Acting like you care is not enough

Let’s talk about performative activism — what it means, how to avoid it and what it does to us as a community.

Robin Doyscher, Guest Columnist

So, a lot has happened lately. There’s been administrative drama, departmental shakeups, student organizations getting geared up for the new year — we are living in unprecedented times of having so many irons in the proverbial fire. 

Last week especially saw a fair bit of hurt expressed by many members of this university community. Yes, I am in fact referring to the current presidential PR debacle that snowballed very heavily in person and on social media. And no, I’m not referring to the time Joe Biden did that thing that I’m sure 50% of the country is really, really upset at. I am instead referring to the president of our university.

There was a protest recently and while I hesitate to even write these words — I feel that because I am a trans woman and a person of color, this article needs to be a bit more measured than “ha ha, funny girl says silly things” like my usual columns. 

I really respect our community when it can come together towards a common goal and sometimes, that common goal is giving the finger to the actual university — and you know what? That’s great. I can get behind saying “screw you!” to the authorities but lately, I feel as though a lot of students are really missing the mark in what they’re putting their energy towards.

President Miller’s remarks were in deeply poor taste, yes. Classist? Probably. Rich people are classist, as are a lot of students that attend this very university. Hierarchies of wealth and social power don’t just disappear in college or among students, but at times I find myself feeling a little disenchanted with the way that this university handles activism. And this is an indictment moreso of the culture fostered by Hamline University than its student body.

At least once every year, this campus has hate speech incidents, racially-motivated incidents, trans and queerphobic incidents or horrific sexual assault cases, and yet so little of the general student body gathers outside of Old Main to campaign for the people suffering from these awful occurrences. 

Where is this amount of support for things like the FRC and the Women’s Resource Center? They’re completely underfunded and undervalued resources on campus, whose members tirelessly work to bring better access to basic necessities to a campus that largely ignores them. Where is this energy for how often student code of conduct breaches targeted towards marginalized communities go without any recompense?  

I’m impressed that people can put together a protest in one night to address our university’s president, but saddened that this level of community organizing is never directed towards protecting our fellow students. Apologies and open forums are great, but there have to be actual and tangible goals that follow. 

I truly believe that we have the power, as a group, to do some serious good on this campus, but so much of this last week has been aiming our outrage at an easily identifiable symbol of larger systemic issues — completely skipping over the ways this university has again and again failed queer, trans and POC students. 

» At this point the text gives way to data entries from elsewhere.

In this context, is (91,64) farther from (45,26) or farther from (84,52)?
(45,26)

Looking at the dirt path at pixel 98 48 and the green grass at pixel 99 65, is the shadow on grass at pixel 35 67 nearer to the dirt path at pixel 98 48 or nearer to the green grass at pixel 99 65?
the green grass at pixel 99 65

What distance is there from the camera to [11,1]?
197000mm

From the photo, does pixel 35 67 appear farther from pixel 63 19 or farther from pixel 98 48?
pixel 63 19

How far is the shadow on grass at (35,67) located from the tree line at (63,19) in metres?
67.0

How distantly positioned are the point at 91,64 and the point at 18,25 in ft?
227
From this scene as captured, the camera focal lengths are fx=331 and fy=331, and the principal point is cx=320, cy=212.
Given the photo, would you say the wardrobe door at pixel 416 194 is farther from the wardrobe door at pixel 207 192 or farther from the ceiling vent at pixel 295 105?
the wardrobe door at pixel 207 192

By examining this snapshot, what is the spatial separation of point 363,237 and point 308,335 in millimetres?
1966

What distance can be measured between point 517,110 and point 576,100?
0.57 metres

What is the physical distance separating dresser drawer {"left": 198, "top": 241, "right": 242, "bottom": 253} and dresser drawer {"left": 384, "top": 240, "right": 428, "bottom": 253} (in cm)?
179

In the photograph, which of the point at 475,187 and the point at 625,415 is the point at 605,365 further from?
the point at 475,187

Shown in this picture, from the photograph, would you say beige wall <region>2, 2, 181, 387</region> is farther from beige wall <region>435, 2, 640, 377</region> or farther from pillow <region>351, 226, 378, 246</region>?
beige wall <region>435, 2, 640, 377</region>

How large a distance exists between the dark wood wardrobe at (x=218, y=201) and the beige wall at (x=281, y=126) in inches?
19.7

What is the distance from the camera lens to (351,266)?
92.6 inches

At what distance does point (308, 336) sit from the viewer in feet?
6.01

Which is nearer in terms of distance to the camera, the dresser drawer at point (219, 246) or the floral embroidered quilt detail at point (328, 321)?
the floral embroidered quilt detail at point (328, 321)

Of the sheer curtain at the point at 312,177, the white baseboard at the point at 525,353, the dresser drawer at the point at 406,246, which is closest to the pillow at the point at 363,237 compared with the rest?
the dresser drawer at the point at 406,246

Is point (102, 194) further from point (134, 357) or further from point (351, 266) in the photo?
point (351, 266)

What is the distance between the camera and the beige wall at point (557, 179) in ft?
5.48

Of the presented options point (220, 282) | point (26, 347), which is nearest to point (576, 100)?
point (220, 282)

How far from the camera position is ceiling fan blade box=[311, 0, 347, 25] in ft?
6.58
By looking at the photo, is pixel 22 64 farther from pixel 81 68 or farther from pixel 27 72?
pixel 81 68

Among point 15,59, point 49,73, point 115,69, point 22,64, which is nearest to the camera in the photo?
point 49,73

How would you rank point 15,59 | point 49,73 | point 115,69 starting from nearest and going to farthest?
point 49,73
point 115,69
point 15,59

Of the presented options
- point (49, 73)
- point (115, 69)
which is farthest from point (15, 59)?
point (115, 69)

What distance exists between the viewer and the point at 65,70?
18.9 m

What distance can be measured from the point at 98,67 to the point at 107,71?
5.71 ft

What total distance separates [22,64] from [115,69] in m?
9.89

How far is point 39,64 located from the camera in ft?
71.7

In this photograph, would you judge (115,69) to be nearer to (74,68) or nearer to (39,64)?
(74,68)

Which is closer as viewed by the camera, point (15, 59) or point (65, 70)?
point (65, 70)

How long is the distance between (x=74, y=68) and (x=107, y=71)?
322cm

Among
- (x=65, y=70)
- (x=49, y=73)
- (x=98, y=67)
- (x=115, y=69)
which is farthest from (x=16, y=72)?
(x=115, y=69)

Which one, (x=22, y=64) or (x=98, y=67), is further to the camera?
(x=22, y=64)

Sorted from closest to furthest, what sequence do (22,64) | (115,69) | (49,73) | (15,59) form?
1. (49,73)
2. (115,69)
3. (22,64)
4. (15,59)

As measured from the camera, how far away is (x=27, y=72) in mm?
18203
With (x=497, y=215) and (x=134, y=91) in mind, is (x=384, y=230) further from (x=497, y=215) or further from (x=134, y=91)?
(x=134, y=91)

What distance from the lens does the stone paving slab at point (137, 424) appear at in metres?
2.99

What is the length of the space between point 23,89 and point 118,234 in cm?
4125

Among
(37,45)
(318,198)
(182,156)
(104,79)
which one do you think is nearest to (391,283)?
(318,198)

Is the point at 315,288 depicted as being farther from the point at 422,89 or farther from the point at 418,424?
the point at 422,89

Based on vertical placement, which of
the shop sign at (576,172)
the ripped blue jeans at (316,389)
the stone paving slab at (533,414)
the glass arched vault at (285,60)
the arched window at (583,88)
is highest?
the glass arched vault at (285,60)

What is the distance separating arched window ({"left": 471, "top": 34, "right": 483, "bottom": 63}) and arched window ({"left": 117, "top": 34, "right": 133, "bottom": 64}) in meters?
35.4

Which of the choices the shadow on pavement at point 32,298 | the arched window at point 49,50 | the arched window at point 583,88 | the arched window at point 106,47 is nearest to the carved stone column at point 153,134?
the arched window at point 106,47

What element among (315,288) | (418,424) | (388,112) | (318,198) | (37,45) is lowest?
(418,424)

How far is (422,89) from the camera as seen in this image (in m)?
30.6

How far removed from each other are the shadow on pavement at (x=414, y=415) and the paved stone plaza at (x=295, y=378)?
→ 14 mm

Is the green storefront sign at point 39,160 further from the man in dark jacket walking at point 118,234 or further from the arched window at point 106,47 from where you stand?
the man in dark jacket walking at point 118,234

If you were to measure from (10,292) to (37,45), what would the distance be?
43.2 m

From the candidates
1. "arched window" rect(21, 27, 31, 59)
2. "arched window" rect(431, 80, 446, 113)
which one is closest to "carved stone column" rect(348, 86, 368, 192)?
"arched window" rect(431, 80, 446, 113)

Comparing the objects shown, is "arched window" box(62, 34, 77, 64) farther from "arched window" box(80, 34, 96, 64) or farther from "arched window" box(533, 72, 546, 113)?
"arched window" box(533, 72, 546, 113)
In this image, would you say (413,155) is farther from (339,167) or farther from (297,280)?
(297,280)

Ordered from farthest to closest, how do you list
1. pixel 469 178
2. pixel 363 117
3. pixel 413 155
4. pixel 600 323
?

I really care about what happens to this community — I’ve been a part of it for the last four years of my life. While I am graduating in 2023, there will still be dear friends and wonderful faculty members at this university fighting the good fight for a more equitable educational system. 

I worry that a lot of these excellent people will not have their voices heard because outrage politics has become the only language which rouses us from our complacent slumbers, and every single one of us is complicit in one way or another. We all have to learn and grow. Nobody gets it right because we’re not meant to get it right — we’re meant to iterate and metamorphize our efforts into real change that can impact the spaces we live in right now.

I write this not to blame the members of our community that aren’t queer, trans or POC, but to earnestly ask what you believe is being platformed. Is there a sincere hurt being felt, or is it the weariness and tiredness so many of us feel? Is this being shoved under a soapbox meant for those who are simply angry to step on top of it? 

Audre Lorde, one of the most profound black feminist writers of the last century wrote in her 1982 piece, “Learning from the 60s” that “You do not have to be me in order for us to fight alongside each other. I do not have to be you to recognize that our wars are the same,” and I think that’s something we’re forgetting. 

Freedom from systemic hurt helps all of us — and we have to seriously consider if we’re aiming for a more just world, or simply just a more polite one that spares ourselves from wounds that cut deeper than we realize.